> **Exercise 1**: Rewrite the Greg Laconsay article from "Filipino writer (born" to "in Natividad, Pangasinan.", replacing "editor in chief" with "chief editor".
> **Exercise 2**: According to the Greg Laconsay article, in what place was he born?
> **Exercise 3**: Extend the Greg Laconsay article past its final line.

> **Text under study**:

=== Begin Enclosure ===

= Greg Laconsay =

Filipino writer (born 1931)

Gregorio "Greg" C. Laconsay (born March 12, 1931) is a Filipino-Ilocano editor and writer in the Philippines. He was the former editor in chief for two prominent literary magazines in the Philippines, namely the Ilocano-language Bannawag and the Tagalog-language Liwayway.

==Personal life==
Greg Laconsay was born in Natividad, Pangasinan.

==Literary career==
In 1966, Laconsay was the chief editor for the magazine Bannawag. He became an assistant director for editorials at Liwayway Publishing, Inc., and later became the full-pledged overall director for the chain of Liwayway publications beginning 1977. He retired in 1991. He received twenty seven major awards and recognition from different organizations in the Philippines and abroad. He also became a member of the Filipino Academy of Movie Arts and Sciences (FAMAS).

==Works==
===Dictionaries===
- Iluko–English–Tagalog Dictionary (1993)
- Simplified Iluko Grammar (2005)

=== End Enclosure ===

Transcribed page contents:
=== Begin Enclosure ===

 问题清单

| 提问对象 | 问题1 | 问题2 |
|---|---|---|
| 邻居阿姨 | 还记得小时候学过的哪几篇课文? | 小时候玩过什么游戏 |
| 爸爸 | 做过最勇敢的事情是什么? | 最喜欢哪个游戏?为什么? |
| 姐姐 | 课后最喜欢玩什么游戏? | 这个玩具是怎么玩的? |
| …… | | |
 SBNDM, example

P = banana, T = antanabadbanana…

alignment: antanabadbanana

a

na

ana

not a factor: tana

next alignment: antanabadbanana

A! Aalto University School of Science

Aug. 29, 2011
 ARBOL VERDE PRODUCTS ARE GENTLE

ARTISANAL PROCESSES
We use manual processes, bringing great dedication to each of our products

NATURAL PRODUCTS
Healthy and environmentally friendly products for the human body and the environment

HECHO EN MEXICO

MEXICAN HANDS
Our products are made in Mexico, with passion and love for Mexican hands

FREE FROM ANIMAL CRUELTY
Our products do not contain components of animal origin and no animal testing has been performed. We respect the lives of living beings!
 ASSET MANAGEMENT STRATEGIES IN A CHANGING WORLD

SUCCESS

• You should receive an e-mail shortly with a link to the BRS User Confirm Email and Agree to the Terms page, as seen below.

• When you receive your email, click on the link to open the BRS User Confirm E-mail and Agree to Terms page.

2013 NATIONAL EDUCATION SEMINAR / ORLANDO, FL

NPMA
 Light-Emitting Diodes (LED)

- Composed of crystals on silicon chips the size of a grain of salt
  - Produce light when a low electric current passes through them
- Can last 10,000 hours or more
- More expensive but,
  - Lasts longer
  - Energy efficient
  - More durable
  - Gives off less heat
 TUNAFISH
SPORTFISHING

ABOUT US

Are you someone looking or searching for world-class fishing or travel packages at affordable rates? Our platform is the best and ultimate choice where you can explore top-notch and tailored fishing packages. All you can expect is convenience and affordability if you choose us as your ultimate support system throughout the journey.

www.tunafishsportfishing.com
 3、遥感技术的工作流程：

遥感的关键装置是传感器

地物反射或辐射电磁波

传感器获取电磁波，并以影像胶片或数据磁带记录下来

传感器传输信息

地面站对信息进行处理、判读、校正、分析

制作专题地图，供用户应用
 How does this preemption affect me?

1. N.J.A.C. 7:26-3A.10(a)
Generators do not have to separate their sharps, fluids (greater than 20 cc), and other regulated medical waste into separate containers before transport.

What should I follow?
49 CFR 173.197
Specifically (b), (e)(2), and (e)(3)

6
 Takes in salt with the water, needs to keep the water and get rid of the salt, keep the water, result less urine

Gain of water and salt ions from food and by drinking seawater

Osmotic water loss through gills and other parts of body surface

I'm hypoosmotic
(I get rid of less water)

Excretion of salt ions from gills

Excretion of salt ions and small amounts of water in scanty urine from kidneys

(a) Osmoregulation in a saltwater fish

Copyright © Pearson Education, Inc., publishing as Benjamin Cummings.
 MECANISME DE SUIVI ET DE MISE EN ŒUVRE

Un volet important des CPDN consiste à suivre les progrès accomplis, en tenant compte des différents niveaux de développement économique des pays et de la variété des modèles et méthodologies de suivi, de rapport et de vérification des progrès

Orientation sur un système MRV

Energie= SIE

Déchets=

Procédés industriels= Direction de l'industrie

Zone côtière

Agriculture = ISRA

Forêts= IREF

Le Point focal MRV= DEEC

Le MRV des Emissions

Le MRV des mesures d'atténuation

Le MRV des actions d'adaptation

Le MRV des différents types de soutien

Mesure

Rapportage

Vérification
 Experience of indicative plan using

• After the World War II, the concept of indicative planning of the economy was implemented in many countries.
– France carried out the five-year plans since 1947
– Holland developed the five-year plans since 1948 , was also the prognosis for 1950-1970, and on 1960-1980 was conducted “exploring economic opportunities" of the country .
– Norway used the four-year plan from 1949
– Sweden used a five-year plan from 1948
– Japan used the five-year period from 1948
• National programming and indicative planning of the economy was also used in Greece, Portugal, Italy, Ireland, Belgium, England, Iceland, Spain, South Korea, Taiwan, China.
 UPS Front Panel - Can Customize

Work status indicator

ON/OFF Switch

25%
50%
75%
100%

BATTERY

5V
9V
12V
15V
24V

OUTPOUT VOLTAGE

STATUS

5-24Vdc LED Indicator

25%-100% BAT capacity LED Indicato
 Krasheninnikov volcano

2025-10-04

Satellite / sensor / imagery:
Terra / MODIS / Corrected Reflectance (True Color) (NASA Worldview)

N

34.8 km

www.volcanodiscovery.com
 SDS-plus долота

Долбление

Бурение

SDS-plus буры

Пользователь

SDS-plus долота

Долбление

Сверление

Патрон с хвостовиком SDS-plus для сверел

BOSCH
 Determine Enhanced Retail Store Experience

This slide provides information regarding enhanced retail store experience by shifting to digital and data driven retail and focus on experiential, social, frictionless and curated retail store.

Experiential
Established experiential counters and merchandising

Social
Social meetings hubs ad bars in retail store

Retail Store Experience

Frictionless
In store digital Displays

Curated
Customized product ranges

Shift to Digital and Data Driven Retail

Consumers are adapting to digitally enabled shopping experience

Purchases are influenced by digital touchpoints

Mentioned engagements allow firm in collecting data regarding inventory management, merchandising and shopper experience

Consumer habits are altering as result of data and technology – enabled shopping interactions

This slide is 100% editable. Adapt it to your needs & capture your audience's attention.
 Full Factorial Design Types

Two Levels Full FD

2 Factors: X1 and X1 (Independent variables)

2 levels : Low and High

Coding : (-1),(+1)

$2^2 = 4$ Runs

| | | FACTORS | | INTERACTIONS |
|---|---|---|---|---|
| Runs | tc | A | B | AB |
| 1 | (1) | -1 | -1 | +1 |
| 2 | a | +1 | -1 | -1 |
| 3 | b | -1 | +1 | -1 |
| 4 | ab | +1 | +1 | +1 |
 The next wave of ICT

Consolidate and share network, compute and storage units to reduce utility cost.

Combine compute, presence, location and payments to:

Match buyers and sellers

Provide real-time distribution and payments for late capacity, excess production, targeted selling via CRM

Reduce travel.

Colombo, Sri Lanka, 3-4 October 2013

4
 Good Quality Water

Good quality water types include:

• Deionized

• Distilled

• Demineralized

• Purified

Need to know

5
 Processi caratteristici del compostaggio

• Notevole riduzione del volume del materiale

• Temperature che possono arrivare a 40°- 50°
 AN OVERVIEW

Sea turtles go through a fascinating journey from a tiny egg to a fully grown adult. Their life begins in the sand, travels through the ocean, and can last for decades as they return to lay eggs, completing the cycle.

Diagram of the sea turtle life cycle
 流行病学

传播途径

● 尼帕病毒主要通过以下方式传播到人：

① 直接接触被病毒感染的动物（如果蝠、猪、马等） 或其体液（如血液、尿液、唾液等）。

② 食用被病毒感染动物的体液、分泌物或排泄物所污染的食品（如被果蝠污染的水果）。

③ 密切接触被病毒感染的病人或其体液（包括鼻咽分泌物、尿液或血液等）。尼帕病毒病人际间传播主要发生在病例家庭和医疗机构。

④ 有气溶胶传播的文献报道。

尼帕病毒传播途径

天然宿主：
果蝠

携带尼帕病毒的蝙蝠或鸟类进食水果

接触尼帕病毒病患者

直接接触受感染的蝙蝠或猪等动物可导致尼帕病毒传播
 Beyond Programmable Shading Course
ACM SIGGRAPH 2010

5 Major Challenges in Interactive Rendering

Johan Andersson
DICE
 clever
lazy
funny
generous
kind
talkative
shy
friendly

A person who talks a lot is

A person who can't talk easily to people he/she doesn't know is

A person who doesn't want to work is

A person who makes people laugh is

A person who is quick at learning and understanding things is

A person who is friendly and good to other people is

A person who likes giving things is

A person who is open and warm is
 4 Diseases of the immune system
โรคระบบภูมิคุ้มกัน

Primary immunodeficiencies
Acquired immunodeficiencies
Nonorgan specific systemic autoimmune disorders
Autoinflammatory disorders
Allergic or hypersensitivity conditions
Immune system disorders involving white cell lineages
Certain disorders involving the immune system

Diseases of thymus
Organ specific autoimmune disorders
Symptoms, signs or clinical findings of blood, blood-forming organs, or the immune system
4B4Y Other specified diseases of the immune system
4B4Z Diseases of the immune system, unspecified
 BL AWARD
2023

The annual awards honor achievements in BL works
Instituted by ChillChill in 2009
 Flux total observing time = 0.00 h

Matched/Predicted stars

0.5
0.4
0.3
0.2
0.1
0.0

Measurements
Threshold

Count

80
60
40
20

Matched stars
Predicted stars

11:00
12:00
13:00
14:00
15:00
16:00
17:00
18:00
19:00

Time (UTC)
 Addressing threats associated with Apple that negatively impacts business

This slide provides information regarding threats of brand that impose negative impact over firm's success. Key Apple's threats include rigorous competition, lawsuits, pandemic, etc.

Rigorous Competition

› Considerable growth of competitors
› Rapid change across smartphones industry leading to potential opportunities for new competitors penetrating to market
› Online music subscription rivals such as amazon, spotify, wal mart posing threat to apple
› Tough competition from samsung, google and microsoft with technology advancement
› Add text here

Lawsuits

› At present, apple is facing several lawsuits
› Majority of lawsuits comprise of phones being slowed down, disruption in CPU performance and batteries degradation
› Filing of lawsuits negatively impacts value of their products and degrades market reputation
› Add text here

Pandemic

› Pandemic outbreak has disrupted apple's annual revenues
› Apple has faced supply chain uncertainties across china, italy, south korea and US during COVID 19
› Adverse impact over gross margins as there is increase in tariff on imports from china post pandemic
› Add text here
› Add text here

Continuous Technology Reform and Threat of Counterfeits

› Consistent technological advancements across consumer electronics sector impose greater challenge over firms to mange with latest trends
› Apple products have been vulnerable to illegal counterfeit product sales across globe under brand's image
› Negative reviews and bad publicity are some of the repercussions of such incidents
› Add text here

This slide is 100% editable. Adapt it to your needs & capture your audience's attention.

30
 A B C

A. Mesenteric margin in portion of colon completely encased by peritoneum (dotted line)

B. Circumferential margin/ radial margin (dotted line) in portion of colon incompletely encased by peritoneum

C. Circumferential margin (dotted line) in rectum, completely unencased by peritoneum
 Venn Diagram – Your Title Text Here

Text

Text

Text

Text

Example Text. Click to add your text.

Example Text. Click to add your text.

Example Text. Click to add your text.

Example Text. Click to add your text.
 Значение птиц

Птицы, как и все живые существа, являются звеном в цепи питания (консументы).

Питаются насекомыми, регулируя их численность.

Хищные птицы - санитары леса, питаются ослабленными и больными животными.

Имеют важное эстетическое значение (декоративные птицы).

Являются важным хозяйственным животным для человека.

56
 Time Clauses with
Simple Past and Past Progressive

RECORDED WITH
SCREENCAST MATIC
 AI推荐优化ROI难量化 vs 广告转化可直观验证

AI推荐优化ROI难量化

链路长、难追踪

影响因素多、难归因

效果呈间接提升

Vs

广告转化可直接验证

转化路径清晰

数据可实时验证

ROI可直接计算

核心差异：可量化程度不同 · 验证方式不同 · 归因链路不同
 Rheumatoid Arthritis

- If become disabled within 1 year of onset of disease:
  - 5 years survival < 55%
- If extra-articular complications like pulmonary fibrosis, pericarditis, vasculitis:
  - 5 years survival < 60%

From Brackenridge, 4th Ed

=== End Enclosure ===

> **Task response 1**:
Filipino writer (born 1931)

Gregorio "Greg" C. Laconsay (born March 12, 1931) is a Filipino-Ilocano editor and writer in the Philippines. He was the former chief editor for two prominent literary magazines in the Philippines, namely the Ilocano-language Bannawag and the Tagalog-language Liwayway.

==Personal life==
Greg Laconsay was born in Natividad, Pangasinan.

> **Task response 2**: He was born in Natividad, Pangasinan.

> **Task response 3**:
===Ilocano novels===
- Ti Kabusor (1974)
- Ti Love Story ni Theresa (1971) – Theresa's Love Story
- Nalagda a Cari (1951)
- Rebelde (1957) – Rebel
- Villa Verde (1959) – Green Valley
- Sacramento (1960) – Sacrament
- Purisima Concepcion (1961) – Immaculate Concepcion
- Kadena Perpetua (1961) – Perpetual Chain
- Kasimpungalan (1962)
- Rupanrupa (1963)
- Ti Ubing nga Agpateg iti Sangapirgis a Papel (1964)
- Dawel (1964)
- Littik (1965)
- Samuel (1966)
- Dagiti Agtawid (1967)
- Ti Biddut (1968)
- Nympho (1971)

===Sex education literature===
- Lalake at Babae (1974) – Man and Woman
- Sex Education sa Modernong Lalaki at Babae (1986) – Sex Education for Modern Man and Woman
- Panalo Ka! (1990) – You Win!
- My Sexpert Opinion (1984)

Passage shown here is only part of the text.